Cette dernière pense qu’on doit réaliser un film pour choquer l’opinion nationale et internationale. « Quand on parle de quelque chose que vous ne voyez pas, vous avez du mal à imaginer vraiment ce que c’est. Si on filme, pendant le travail d’accouchement, toutes les difficultés et souffrances (je ne parle pas de douleurs) psychologique, morale et physique dont sont victimes ces femmes, cela contribuera à une prise de conscience. Filmer une fille victime de mutilation génitale, en salle d’accouchement et qui est en train d’expulser son « produit de conception » pour qu’on voit réellement ce qui se passe en vue de changer de comportement », souhaite la présidente d’ASAFETO.

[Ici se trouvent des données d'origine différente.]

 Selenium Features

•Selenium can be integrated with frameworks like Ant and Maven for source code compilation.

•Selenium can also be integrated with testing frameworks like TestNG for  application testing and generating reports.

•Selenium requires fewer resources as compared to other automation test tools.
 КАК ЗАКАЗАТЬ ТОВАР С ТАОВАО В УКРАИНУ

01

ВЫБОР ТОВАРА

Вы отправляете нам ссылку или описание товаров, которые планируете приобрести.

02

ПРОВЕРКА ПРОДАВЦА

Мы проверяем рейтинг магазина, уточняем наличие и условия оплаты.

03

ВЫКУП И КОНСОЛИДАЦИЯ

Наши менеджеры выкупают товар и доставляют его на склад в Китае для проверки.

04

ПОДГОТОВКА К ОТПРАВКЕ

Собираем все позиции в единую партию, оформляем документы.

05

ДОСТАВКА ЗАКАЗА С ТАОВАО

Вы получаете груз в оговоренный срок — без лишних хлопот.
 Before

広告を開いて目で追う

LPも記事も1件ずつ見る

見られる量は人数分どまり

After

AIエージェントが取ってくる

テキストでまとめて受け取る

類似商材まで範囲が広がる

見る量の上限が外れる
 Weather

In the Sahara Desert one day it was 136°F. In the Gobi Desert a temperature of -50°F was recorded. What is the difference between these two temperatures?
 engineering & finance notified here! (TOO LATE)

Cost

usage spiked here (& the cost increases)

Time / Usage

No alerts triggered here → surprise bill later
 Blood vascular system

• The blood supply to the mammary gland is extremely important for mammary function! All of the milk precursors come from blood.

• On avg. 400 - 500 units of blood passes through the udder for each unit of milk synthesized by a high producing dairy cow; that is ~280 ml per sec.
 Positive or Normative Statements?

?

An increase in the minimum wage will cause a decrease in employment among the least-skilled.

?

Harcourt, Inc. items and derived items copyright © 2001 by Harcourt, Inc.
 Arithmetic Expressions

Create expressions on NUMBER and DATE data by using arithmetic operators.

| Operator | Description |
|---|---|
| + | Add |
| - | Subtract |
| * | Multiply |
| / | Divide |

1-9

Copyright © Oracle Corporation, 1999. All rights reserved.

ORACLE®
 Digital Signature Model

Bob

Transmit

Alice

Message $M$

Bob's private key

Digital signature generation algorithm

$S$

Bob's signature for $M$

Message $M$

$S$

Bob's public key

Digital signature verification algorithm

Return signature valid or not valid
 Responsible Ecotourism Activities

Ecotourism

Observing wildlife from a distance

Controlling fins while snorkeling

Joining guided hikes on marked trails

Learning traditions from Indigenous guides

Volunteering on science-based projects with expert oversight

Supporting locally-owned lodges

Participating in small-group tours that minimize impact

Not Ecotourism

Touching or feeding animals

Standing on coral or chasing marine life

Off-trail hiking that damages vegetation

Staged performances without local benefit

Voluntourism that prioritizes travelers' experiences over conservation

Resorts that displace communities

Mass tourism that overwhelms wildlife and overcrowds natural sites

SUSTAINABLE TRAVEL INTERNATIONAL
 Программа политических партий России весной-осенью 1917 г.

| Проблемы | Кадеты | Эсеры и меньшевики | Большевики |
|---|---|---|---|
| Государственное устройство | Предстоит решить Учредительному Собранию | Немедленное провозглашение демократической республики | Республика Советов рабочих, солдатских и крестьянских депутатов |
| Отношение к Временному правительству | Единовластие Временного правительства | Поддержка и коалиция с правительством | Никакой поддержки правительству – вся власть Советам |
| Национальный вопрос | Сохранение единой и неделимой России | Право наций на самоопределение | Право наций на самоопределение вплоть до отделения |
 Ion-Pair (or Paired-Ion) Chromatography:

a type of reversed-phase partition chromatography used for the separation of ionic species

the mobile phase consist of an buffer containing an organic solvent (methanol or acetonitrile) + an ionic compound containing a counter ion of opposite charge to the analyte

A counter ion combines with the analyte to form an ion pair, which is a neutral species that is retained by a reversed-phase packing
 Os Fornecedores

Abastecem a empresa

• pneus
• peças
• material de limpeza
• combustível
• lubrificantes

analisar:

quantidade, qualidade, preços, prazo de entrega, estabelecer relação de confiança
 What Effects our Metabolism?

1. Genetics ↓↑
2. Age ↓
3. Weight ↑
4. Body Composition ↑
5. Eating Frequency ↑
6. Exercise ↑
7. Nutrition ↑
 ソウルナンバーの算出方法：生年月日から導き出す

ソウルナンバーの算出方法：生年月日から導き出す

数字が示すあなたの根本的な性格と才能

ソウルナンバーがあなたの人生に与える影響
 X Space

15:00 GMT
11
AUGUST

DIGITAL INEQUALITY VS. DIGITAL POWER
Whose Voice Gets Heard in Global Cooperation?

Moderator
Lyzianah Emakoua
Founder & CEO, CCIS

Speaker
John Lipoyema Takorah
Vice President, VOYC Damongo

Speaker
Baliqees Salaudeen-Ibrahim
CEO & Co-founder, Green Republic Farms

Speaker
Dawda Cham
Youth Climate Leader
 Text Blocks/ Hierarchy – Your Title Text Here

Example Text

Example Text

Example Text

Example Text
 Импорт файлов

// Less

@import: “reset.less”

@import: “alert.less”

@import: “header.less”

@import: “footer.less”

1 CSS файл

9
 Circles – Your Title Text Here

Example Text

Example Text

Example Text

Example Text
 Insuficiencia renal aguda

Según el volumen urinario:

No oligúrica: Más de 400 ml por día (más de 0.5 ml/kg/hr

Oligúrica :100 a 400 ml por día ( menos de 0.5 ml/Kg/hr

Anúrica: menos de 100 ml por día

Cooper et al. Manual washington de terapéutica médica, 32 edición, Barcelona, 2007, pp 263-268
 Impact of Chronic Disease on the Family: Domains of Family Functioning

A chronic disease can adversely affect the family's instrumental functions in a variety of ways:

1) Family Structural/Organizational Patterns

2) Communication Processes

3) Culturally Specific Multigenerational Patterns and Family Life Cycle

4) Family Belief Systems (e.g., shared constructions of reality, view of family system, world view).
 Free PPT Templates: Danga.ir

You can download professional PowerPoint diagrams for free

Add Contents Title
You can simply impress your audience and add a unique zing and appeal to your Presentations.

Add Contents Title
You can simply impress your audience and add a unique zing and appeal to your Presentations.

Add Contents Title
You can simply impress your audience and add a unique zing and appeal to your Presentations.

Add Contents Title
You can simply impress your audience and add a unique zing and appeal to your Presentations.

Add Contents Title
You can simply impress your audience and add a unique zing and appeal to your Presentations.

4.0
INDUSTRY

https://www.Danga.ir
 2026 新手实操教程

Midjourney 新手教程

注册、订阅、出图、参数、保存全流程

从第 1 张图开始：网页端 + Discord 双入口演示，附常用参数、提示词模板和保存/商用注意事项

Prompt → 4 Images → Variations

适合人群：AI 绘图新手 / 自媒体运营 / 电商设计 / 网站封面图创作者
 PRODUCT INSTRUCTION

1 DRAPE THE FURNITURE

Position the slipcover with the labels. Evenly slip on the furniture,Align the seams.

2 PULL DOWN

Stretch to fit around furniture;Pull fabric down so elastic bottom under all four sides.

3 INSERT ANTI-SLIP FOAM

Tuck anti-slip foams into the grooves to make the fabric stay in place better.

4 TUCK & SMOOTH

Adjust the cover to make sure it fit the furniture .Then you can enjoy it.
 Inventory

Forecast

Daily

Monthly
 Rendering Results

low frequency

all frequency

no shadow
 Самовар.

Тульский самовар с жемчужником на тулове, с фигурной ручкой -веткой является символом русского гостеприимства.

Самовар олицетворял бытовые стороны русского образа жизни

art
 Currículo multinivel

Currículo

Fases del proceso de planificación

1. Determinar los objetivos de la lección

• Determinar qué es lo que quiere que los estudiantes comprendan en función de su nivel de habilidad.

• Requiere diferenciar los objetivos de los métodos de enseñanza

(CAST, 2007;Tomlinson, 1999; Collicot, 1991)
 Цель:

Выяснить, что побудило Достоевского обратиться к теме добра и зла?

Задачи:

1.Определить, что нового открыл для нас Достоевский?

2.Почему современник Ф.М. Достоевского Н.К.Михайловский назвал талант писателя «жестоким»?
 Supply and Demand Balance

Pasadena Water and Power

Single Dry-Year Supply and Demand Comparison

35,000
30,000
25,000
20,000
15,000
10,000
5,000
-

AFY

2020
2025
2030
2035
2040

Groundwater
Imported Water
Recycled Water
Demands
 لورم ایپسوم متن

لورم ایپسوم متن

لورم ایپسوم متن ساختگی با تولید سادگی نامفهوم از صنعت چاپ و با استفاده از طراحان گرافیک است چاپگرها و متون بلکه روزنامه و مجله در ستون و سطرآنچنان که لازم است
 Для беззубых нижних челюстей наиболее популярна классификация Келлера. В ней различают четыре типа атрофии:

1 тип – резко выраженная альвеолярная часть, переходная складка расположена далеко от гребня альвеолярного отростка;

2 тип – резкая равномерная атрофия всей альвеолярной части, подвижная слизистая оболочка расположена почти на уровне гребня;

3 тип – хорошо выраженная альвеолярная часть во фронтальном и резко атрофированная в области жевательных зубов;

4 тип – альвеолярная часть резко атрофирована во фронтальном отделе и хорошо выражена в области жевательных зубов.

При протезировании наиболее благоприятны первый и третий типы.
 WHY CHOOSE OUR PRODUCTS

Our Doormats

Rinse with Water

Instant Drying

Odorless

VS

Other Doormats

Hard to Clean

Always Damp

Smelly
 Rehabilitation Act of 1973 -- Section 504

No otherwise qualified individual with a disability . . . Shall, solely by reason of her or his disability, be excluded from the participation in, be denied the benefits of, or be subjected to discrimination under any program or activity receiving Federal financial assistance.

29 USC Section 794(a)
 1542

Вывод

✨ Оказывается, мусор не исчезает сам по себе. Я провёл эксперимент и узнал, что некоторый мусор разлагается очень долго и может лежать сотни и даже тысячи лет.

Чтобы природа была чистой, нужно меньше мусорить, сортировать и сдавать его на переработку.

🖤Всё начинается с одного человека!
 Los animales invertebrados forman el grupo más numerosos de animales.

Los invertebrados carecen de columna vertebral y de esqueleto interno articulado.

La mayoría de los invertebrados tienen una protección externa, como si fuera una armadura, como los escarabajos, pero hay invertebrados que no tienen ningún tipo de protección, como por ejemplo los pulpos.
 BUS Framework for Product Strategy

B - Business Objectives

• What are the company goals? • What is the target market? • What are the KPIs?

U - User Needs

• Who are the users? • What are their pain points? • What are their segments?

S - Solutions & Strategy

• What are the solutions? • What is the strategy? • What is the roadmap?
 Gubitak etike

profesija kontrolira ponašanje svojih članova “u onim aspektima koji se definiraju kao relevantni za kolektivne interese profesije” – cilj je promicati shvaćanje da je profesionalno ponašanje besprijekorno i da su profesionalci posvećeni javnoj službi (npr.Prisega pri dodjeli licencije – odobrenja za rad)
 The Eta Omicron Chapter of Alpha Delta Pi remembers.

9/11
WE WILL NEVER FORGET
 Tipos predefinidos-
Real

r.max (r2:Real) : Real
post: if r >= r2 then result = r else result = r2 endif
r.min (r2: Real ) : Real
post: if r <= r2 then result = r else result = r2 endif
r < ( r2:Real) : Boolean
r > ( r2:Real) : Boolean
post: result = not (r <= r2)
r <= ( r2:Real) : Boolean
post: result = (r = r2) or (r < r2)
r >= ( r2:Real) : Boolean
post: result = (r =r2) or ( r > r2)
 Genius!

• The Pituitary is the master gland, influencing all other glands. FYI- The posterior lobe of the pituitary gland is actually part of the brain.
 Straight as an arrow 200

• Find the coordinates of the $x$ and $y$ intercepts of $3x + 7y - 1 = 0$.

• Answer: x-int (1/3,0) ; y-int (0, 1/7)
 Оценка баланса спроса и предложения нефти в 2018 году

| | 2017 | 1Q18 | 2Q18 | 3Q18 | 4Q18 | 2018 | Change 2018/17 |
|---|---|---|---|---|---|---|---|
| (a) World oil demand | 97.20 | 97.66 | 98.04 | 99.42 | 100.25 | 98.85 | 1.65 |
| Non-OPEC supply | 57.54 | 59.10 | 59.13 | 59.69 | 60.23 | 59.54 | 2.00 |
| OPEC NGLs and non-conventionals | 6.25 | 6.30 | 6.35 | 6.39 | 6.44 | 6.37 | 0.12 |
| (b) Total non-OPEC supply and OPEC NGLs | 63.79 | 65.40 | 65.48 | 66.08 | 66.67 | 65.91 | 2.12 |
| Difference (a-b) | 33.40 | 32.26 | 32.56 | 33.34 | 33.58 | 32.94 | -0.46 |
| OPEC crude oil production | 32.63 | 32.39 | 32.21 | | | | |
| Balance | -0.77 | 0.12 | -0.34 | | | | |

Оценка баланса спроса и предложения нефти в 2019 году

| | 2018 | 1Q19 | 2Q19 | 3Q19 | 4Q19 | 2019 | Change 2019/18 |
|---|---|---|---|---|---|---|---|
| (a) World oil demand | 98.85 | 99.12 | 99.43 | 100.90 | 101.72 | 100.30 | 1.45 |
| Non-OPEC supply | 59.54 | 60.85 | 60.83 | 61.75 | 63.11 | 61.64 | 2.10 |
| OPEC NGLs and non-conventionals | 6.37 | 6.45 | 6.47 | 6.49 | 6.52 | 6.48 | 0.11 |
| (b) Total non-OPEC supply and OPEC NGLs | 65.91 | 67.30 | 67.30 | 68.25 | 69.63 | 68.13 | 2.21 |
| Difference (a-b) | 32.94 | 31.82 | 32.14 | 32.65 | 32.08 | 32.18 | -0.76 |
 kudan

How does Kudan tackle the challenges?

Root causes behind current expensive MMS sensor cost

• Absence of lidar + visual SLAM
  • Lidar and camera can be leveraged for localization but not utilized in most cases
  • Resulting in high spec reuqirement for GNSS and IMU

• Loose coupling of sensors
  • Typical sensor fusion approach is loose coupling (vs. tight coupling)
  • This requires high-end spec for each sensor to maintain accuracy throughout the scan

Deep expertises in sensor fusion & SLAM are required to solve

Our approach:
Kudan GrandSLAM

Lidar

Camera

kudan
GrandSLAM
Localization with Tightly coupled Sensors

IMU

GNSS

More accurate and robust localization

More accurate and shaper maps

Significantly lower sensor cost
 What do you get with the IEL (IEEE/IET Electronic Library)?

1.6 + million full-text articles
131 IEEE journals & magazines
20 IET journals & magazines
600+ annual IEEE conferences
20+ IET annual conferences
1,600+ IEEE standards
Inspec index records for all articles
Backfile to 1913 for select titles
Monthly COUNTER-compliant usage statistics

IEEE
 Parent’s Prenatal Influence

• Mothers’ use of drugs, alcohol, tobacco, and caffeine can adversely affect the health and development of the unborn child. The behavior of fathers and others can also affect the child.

Cette proposition vient, réitère la sage-femme, parce que « la sensibilisation à elle seule ne suffit pas et donc il faut mettre à la disposition des gens, un élément visuel pour que les parents et la communauté se rendent compte de ce qui se passe pendant l’accouchement ». Les conséquences de ces rites, souligne Mme ADANDOGOU Adjowa Heloise, sont tellement importantes qu’il faut agir autrement.
Occuper les Exciseuses
Par ailleurs, elle souhaite également qu’on convertisse les Exciseuses en autres choses. « Par exemple leur fournir une enveloppe financière pour qu’elles puissent investir dans d’autres activités génératrices de revenus parce qu’il ne faut pas oublier que les activités qu’elles mènent leur permettent de vivre. Et donc, si on arrive à les convaincre à abandonner cette pratique et qu’on ne leur donne rien en retour, elles continueront parce qu’elles n’auront plus de ressources pour subvenir à leurs besoins », avertit la sage-femme.